* OPDRACHT *
Kopieer uit de tekst over de renvooiprocedure letterlijk alles van "Het vorenstaande laat" tot en met "deurwaarder (zie 2.13).".

* TEKST *
====================
Het vorenstaande laat onverlet dat UDB andere mogelijkheden heeft om te voorkomen dat [verweerder] ten onrechte meedeelt in de executieopbrengst, als zou blijken dat [verweerder] onrechtmatig heeft gehandeld jegens UDB. Zo is UDB inmiddels een procedure gestart bij rechtbank Zeeland-West-Brabant (zie 2.16), waar onder meer de vraag voorligt of [verweerder] onrechtmatig heeft gehandeld jegens UDB met de verhaalsactie, door UDB als ‘constructie’ aangeduid. Voor deze vordering heeft UDB ten laste van [verweerder] conservatoir beslag gelegd onder de deurwaarder (zie 2.13).
4.13.
De slotsom is dat in deze renvooiprocedure de vorderingen van [verweerder] erkend zullen worden, overeenkomstig hetgeen is beslist door de rechtbank Nicosia.
rente en proceskosten
4.14.
====================
* INHOUD GEGEVENSSET *
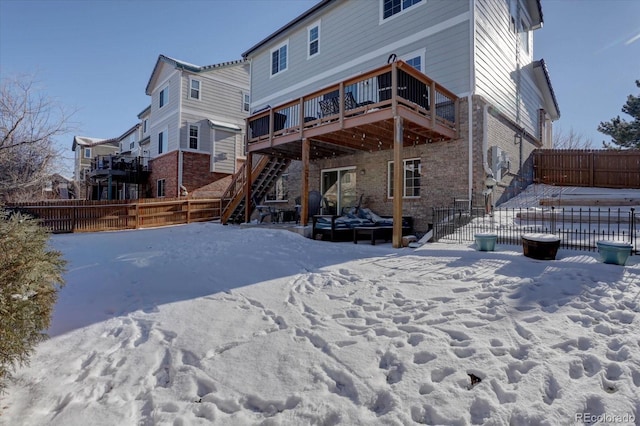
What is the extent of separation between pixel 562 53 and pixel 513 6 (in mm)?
8036

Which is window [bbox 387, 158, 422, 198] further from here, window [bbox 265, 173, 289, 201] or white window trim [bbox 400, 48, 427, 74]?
window [bbox 265, 173, 289, 201]

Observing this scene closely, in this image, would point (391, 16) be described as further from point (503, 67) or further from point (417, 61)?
point (503, 67)

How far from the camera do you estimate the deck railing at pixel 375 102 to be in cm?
765

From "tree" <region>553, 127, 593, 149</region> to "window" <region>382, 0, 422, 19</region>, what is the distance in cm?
2931

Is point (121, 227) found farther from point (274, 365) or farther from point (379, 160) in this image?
point (274, 365)

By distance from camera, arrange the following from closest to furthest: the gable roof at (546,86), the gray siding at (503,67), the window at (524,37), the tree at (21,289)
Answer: the tree at (21,289)
the gray siding at (503,67)
the window at (524,37)
the gable roof at (546,86)

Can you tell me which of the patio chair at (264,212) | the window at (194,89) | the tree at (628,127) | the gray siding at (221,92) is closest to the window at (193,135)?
the gray siding at (221,92)

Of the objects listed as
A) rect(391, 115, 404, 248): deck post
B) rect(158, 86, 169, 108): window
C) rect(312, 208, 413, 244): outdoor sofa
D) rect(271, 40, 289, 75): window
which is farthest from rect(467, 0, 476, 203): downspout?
rect(158, 86, 169, 108): window

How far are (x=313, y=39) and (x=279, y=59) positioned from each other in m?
2.41

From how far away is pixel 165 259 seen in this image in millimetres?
6672

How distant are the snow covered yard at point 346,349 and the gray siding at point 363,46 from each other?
733cm

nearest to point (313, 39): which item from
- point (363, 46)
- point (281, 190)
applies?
point (363, 46)

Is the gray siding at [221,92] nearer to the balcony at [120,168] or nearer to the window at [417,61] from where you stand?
the balcony at [120,168]

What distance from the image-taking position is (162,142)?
20.8 m
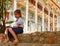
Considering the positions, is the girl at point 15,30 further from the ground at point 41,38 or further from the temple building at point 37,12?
the temple building at point 37,12

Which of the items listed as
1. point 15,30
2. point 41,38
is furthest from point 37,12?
point 41,38

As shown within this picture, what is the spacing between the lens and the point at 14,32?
16.7 ft

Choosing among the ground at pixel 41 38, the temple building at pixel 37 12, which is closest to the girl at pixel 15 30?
the ground at pixel 41 38

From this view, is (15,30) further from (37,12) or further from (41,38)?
(37,12)

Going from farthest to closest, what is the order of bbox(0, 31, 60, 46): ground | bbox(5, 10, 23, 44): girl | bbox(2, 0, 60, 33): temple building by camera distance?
1. bbox(2, 0, 60, 33): temple building
2. bbox(5, 10, 23, 44): girl
3. bbox(0, 31, 60, 46): ground

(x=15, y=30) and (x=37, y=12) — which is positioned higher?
(x=37, y=12)

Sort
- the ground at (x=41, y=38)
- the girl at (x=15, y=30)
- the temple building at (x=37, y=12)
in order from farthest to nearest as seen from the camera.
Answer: the temple building at (x=37, y=12) < the girl at (x=15, y=30) < the ground at (x=41, y=38)

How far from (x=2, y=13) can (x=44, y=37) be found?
3134 mm

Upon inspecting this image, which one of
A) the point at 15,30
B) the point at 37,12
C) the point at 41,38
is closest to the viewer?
the point at 41,38

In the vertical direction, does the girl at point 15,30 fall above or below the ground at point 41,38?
above

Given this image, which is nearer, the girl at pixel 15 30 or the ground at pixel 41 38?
the ground at pixel 41 38

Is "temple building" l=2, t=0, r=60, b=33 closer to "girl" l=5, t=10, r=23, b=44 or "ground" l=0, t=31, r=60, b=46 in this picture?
"girl" l=5, t=10, r=23, b=44

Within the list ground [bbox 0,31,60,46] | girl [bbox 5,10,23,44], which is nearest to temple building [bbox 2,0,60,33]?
girl [bbox 5,10,23,44]

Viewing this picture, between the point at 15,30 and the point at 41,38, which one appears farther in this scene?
the point at 15,30
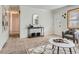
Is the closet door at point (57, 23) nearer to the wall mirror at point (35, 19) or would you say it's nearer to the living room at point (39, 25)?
the living room at point (39, 25)

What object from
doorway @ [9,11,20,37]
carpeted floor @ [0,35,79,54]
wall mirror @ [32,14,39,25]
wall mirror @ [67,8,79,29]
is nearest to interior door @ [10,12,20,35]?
doorway @ [9,11,20,37]

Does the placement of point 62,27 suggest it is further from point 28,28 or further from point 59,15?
point 28,28

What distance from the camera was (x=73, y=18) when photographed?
2195 millimetres

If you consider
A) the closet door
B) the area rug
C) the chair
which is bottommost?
the area rug

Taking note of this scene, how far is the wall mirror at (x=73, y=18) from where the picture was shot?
83.2 inches

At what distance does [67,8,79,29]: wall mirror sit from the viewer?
2.11m

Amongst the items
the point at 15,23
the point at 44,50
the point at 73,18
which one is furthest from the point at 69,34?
the point at 15,23

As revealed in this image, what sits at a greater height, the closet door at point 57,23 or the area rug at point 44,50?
the closet door at point 57,23

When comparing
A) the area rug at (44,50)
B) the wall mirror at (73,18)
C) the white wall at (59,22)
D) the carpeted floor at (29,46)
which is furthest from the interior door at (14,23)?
the wall mirror at (73,18)

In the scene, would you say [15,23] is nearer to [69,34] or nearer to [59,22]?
[59,22]

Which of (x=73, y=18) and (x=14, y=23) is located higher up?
(x=73, y=18)

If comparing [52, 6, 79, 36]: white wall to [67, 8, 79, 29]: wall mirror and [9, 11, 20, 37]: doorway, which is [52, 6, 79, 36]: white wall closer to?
[67, 8, 79, 29]: wall mirror

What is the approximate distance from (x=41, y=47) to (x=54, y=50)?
0.40 metres
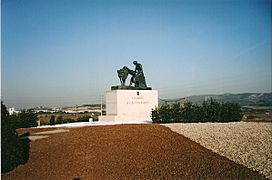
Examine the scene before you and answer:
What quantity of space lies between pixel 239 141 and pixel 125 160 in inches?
183

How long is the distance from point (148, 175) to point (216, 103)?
11981mm

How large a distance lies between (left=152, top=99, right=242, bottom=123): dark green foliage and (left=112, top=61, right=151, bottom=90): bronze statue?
13.9ft

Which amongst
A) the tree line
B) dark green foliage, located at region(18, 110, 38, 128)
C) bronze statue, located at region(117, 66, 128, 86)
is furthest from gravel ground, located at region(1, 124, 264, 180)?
bronze statue, located at region(117, 66, 128, 86)

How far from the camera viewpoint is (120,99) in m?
21.8

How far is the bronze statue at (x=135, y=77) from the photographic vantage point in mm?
21825

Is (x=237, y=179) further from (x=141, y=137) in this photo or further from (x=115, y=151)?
(x=141, y=137)

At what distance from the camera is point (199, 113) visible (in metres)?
17.8

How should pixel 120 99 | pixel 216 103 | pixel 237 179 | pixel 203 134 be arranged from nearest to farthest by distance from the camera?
pixel 237 179
pixel 203 134
pixel 216 103
pixel 120 99

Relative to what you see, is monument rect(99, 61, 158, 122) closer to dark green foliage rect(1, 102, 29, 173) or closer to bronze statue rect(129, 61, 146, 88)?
bronze statue rect(129, 61, 146, 88)

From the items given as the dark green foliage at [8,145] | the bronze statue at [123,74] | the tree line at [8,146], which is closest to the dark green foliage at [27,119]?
the bronze statue at [123,74]

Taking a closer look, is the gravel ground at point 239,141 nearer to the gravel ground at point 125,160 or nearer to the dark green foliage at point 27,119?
the gravel ground at point 125,160

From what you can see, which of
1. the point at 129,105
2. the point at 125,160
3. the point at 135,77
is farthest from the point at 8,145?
the point at 135,77

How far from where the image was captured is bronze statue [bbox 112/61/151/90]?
21825 mm

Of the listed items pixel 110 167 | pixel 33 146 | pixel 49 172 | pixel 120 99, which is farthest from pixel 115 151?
pixel 120 99
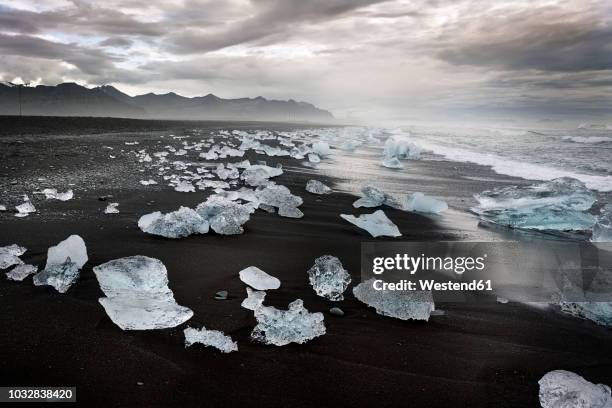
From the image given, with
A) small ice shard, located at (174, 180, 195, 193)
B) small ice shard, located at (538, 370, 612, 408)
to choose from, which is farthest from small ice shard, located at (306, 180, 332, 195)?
small ice shard, located at (538, 370, 612, 408)

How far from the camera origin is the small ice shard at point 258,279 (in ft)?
8.88

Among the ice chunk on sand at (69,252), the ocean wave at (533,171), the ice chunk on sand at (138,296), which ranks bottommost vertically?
the ice chunk on sand at (138,296)

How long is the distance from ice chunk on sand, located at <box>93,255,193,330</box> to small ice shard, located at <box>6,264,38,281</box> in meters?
0.59

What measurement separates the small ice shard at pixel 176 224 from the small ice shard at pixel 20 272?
1.07 metres

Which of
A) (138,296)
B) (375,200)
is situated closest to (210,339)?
(138,296)

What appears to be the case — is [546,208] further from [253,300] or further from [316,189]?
[253,300]

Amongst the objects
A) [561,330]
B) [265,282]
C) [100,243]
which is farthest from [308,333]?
[100,243]

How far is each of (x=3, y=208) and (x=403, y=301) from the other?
4.47 meters

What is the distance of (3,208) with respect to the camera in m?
4.27

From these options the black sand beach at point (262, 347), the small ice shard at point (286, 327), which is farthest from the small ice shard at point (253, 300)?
the small ice shard at point (286, 327)

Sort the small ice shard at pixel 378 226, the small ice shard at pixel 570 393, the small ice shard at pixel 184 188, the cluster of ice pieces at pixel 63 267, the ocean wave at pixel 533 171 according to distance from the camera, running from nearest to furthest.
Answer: the small ice shard at pixel 570 393
the cluster of ice pieces at pixel 63 267
the small ice shard at pixel 378 226
the small ice shard at pixel 184 188
the ocean wave at pixel 533 171

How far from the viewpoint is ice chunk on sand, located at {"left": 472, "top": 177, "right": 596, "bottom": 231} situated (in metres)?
4.74

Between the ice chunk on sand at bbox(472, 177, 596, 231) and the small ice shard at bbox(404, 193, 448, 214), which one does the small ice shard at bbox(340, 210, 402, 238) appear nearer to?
the small ice shard at bbox(404, 193, 448, 214)

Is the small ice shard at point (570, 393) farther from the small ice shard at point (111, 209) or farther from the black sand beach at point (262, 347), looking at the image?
the small ice shard at point (111, 209)
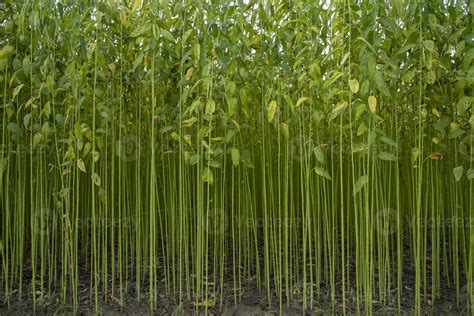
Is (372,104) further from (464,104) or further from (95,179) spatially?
(95,179)

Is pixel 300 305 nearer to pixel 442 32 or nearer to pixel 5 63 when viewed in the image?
pixel 442 32

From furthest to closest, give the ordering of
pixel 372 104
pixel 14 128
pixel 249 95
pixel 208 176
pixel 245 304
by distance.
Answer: pixel 249 95 → pixel 245 304 → pixel 14 128 → pixel 208 176 → pixel 372 104

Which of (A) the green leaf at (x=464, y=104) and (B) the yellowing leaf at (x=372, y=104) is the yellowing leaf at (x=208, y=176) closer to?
(B) the yellowing leaf at (x=372, y=104)

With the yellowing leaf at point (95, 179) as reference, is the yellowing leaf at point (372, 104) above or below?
above

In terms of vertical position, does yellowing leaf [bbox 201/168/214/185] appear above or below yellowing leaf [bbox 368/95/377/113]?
below

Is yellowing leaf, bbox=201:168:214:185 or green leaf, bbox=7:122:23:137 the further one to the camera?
green leaf, bbox=7:122:23:137

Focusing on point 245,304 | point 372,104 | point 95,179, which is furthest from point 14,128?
point 372,104

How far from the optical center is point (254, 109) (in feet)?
7.07

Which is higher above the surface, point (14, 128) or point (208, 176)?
point (14, 128)

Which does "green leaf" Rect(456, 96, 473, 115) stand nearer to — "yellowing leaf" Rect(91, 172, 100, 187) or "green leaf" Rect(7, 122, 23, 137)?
"yellowing leaf" Rect(91, 172, 100, 187)

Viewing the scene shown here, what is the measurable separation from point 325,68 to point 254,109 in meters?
0.49

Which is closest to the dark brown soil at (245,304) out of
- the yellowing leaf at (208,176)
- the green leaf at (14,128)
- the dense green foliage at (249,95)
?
the dense green foliage at (249,95)

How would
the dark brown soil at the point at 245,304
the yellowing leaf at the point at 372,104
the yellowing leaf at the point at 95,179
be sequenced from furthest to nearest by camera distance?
the dark brown soil at the point at 245,304 < the yellowing leaf at the point at 95,179 < the yellowing leaf at the point at 372,104

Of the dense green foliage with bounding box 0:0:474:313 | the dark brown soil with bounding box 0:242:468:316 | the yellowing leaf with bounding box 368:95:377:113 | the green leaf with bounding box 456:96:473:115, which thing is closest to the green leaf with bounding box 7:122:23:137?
the dense green foliage with bounding box 0:0:474:313
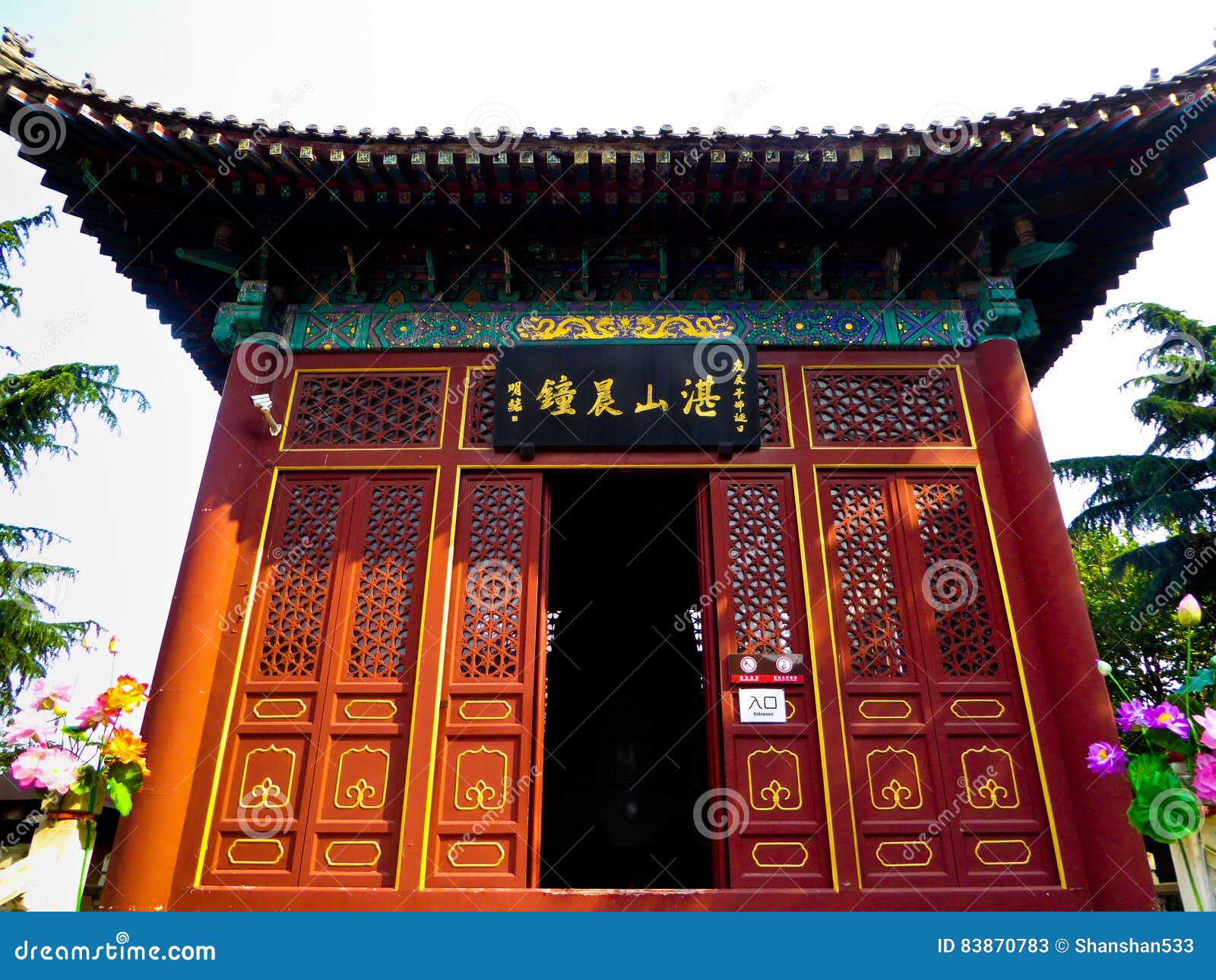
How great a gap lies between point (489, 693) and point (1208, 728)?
3780 mm

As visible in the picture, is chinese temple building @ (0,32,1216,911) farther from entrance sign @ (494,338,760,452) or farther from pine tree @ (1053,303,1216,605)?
pine tree @ (1053,303,1216,605)

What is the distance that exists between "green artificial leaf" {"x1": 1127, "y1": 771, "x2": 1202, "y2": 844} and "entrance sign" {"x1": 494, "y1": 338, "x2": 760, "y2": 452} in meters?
3.10

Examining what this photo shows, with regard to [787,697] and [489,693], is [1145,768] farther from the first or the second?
[489,693]

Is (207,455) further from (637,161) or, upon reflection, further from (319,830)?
(637,161)

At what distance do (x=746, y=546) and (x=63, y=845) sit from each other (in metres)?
4.16

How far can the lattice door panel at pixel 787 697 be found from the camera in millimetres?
5230

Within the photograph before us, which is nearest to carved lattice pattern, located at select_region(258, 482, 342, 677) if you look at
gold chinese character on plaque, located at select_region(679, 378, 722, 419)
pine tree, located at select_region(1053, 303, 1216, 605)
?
gold chinese character on plaque, located at select_region(679, 378, 722, 419)

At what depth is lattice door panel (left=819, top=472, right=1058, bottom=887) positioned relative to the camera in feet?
17.2

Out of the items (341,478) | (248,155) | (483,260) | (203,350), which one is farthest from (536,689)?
(203,350)

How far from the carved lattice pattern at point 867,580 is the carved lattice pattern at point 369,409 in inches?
115

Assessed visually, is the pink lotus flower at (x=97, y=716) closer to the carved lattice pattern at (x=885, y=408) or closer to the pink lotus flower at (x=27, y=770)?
the pink lotus flower at (x=27, y=770)

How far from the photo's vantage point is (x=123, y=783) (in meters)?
4.66

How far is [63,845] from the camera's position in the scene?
4.31 meters

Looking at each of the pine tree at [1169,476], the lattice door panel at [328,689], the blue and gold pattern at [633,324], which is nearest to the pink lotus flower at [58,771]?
the lattice door panel at [328,689]
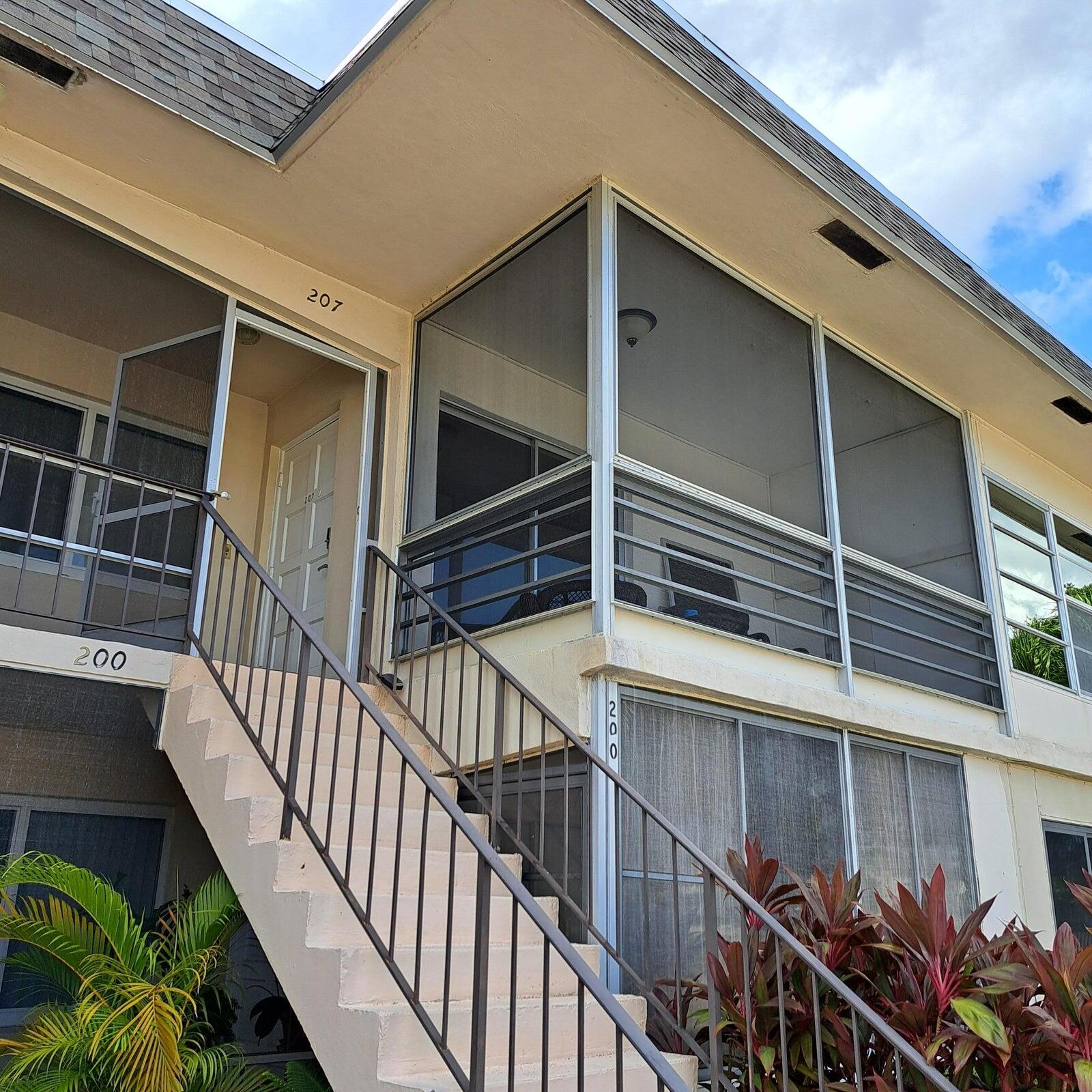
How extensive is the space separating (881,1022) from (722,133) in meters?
3.53

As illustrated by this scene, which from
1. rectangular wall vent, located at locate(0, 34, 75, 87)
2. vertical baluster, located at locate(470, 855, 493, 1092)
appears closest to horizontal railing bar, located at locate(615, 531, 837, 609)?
vertical baluster, located at locate(470, 855, 493, 1092)

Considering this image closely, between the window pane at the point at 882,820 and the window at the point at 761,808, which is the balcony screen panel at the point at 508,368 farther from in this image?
the window pane at the point at 882,820

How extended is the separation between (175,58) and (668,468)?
2903mm

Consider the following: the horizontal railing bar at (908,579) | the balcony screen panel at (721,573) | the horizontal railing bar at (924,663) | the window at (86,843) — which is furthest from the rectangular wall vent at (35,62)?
the horizontal railing bar at (924,663)

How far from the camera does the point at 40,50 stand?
400 cm

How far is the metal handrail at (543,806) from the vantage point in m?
2.94

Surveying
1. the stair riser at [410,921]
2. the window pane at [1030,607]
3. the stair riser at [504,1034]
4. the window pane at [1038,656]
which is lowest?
the stair riser at [504,1034]

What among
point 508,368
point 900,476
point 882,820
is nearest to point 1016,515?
point 900,476

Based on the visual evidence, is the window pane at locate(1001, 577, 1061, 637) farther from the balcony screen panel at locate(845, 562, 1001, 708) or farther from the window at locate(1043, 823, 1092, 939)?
the window at locate(1043, 823, 1092, 939)

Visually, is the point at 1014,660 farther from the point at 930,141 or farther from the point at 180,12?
the point at 930,141

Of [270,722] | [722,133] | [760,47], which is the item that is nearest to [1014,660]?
[722,133]

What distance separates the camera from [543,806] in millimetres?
3898

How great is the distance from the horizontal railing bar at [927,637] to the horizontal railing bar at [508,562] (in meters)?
1.75

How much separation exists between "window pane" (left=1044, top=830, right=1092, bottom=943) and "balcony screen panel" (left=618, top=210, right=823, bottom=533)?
2.67 m
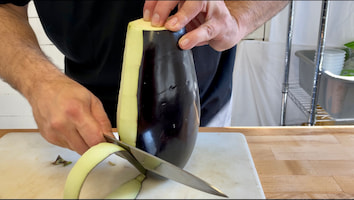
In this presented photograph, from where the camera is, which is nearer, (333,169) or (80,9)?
(333,169)

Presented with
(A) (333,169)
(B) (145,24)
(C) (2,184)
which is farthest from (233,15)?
(C) (2,184)

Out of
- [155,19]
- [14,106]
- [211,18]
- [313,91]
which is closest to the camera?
[155,19]

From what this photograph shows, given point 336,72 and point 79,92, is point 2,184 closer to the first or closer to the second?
point 79,92

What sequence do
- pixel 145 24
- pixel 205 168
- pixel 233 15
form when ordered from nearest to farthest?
pixel 145 24 → pixel 205 168 → pixel 233 15

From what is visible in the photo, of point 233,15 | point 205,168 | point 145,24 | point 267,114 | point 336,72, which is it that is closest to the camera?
point 145,24

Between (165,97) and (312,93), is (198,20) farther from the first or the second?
(312,93)

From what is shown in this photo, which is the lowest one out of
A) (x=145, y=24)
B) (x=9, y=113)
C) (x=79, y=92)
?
====================
* UW ANTWOORD *
Het vorenstaande laat onverlet dat UDB andere mogelijkheden heeft om te voorkomen dat [verweerder] ten onrechte meedeelt in de executieopbrengst, als zou blijken dat [verweerder] onrechtmatig heeft gehandeld jegens UDB. Zo is UDB inmiddels een procedure gestart bij rechtbank Zeeland-West-Brabant (zie 2.16), waar onder meer de vraag voorligt of [verweerder] onrechtmatig heeft gehandeld jegens UDB met de verhaalsactie, door UDB als ‘constructie’ aangeduid. Voor deze vordering heeft UDB ten laste van [verweerder] conservatoir beslag gelegd onder de deurwaarder (zie 2.13).